§ **PROBLEM DESCRIPTION**:
Reproduce everything from the start of the listing down to the line containing "Answer: (A) the", both ends included.

■ ■ ■ ■ ■ ■ ■

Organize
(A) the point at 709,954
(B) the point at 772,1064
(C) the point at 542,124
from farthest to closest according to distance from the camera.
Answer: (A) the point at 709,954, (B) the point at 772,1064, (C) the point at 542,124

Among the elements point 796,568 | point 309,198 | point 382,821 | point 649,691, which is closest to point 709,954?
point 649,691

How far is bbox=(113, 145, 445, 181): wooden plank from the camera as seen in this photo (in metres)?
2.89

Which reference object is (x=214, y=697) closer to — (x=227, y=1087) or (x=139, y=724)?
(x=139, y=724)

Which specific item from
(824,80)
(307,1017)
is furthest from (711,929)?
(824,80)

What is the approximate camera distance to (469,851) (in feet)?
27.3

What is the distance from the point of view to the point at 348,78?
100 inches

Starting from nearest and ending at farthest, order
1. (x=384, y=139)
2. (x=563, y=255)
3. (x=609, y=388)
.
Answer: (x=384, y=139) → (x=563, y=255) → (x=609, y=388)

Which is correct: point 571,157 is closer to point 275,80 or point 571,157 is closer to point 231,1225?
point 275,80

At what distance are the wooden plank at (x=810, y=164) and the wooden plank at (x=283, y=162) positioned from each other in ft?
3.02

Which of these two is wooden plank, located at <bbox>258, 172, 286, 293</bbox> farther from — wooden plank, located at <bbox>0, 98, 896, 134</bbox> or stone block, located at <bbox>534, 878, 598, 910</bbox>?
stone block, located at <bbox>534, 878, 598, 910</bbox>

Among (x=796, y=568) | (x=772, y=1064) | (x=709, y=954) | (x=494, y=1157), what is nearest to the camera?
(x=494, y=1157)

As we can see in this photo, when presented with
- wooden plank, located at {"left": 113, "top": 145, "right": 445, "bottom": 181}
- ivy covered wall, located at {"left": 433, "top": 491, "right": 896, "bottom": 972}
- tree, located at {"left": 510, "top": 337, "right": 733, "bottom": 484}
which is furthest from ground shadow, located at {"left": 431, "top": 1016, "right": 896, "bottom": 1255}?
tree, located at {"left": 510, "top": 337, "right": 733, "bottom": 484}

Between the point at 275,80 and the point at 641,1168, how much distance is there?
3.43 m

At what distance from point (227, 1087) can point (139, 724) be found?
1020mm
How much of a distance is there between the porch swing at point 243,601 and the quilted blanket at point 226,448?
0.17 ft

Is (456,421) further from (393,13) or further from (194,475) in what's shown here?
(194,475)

■ ■ ■ ■ ■ ■ ■

§ **REPLY TO THE TASK**:
Organize
(A) the point at 709,954
(B) the point at 772,1064
(C) the point at 542,124
from farthest to closest according to distance from the camera.
Answer: (A) the point at 709,954, (B) the point at 772,1064, (C) the point at 542,124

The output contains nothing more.